Although it uses British historical events of the era as its backdrop, 'This Happy Breed' favours a more intimate examination of the dynamic between the Gibbons family and it is in this more personal capacity that it is at its most compelling. Lean makes us feel like voyeurs by having his camera shoot through windows and doorways as we watch the Gibbons family argue, laugh, chatter, drink, perform menial tasks, celebrate Christmases and weddings and commiserate over personal tragedies. The latter gives Lean the opportunity to stage one of the most indelibly powerful scenes in cinema history. As voyeurs inside the Gibbons family home we are prithee to news of a terrible tragedy before it is passed on to Frank and Ethel, who are in the garden at the time. As daughter Vi goes outside to tell her parents the news, we are left alone in the house for what seems like an age. Lean's camera pans across the room as incongruously upbeat jazz music blares from the wireless. It's as if the camera is trying to peek round the open doorway into the garden to let us intrude on this crucial moment. Slowly, a devastated Frank and Ethel emerge into the frame, unable to quite process the news. Frank attempts to offer futile comfort by gently laying his hands on his wife but Ethel is completely zombified, staring in horror into the middle distance. The joyous music plays on all the while.

From this masterful display of direction and acting, we jump ahead in time to a moment where Frank and Ethel have again learned to function normally, at least on the exterior. This is one of the great elements that makes 'This Happy Breed' so watchable; it is perfectly paced. We zip through twenty years of British life in just under two hours, only stopping off for the events which are most important to the Gibbons family. The mundanity of the days we are not allowed to witness is implicit in the everyday goings on that frame the major events of each scene. The bickering of hypochondriac Aunt Sylvia and Mrs. Flint, the obligatory old battleaxe, the nostalgic banter of Frank and his "best pal" Bob Mitchell, the militant sloganeering of frequent houseguest and eventual son-in-law Sam Leadbitter. Lean beautifully evokes all the trivialities of life that invariably surround the seminal moments of existence.

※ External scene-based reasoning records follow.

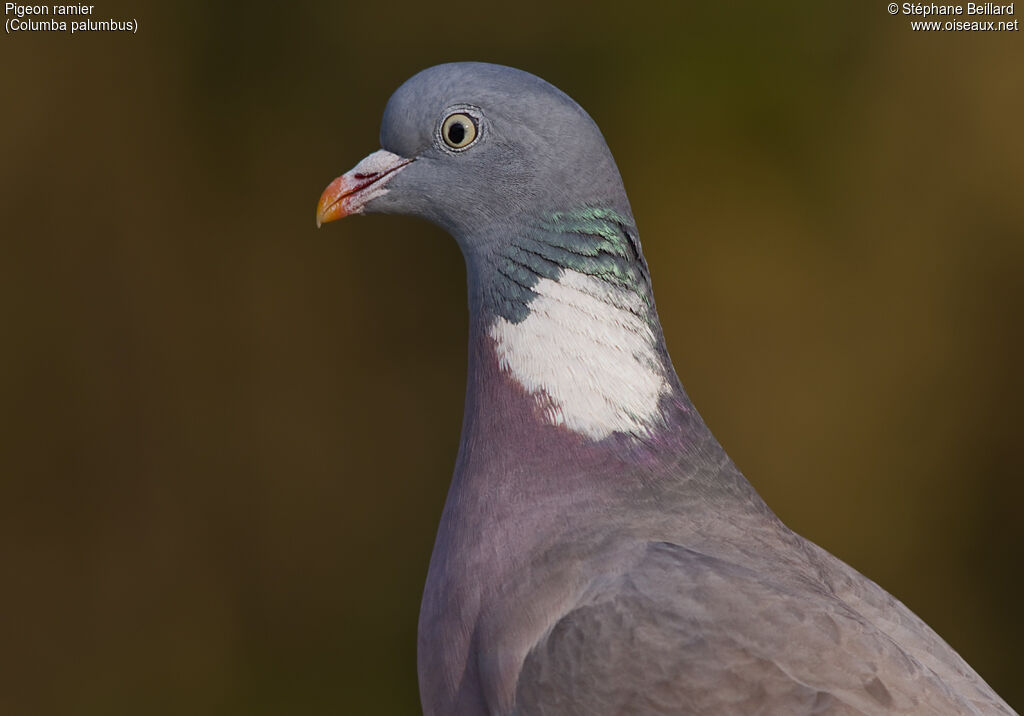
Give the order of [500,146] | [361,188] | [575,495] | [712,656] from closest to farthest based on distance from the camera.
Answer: [712,656] < [575,495] < [500,146] < [361,188]

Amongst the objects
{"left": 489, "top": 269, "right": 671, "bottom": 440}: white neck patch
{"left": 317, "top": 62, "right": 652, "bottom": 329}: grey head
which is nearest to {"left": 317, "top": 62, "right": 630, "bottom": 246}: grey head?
{"left": 317, "top": 62, "right": 652, "bottom": 329}: grey head

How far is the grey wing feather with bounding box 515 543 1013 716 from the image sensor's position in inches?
75.8

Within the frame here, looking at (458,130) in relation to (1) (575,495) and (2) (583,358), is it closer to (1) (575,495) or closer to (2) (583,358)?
(2) (583,358)

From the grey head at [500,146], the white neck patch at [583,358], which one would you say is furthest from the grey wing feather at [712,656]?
the grey head at [500,146]

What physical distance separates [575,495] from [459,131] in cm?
70

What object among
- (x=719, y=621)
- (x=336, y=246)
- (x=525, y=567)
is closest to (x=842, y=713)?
(x=719, y=621)

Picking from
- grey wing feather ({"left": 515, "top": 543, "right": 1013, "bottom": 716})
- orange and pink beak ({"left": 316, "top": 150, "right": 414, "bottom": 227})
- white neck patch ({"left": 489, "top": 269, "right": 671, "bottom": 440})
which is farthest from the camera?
orange and pink beak ({"left": 316, "top": 150, "right": 414, "bottom": 227})

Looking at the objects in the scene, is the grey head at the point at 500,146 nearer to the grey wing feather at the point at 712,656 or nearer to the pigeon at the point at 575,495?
the pigeon at the point at 575,495

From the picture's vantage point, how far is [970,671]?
222 cm

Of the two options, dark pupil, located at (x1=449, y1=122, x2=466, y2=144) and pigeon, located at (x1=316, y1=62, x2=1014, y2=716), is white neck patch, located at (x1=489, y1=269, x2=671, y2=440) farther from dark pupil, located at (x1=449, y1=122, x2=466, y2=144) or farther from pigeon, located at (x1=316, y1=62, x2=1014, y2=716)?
dark pupil, located at (x1=449, y1=122, x2=466, y2=144)

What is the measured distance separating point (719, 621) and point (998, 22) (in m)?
3.38

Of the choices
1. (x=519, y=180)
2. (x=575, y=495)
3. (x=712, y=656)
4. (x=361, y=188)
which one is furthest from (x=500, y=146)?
(x=712, y=656)

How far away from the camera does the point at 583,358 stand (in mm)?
2289

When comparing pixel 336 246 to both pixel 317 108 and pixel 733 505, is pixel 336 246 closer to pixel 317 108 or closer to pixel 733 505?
pixel 317 108
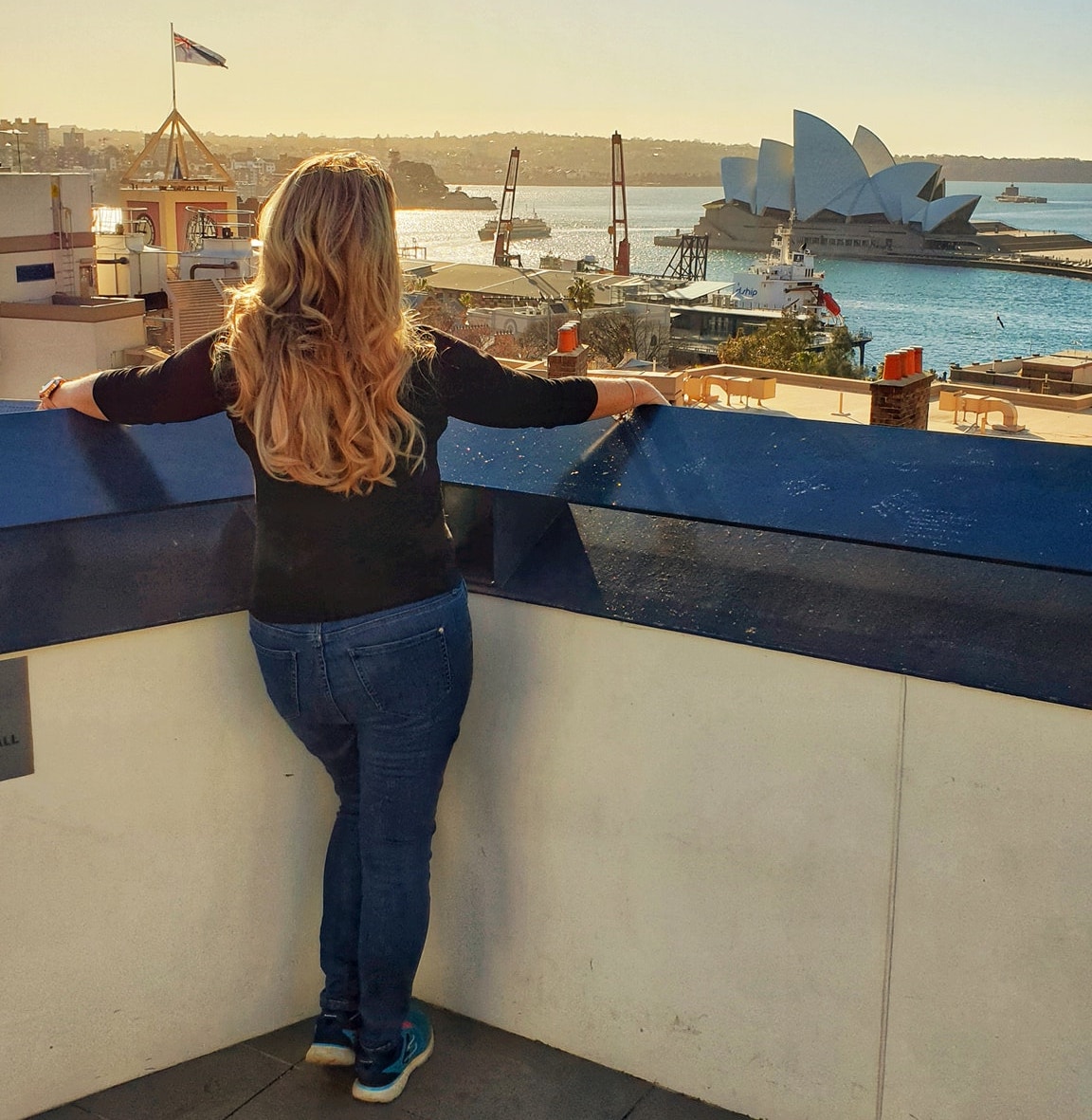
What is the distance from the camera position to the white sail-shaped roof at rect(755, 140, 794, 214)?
58.6 meters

Not nearly as pompous as its title would suggest, 'This Happy Breed' is a thoroughly engaging look at the years between the two World Wars as seen through the eyes of one family. Alternating between moods but constantly bolstered by a stream of witty dialogue that permeates even the most tragic scenes, 'This Happy Breed' is a phenomenal achievement for a first-time solo director and illustrates how shrewd Coward was to entrust so much of his material to Lean. It may not be Lean's greatest film or even his greatest Coward adaptation but it is undoubtedly a thing of greatness, the thrilling moment when a new director shows their true potential, potential that Lean would go on to fulfill time and time again.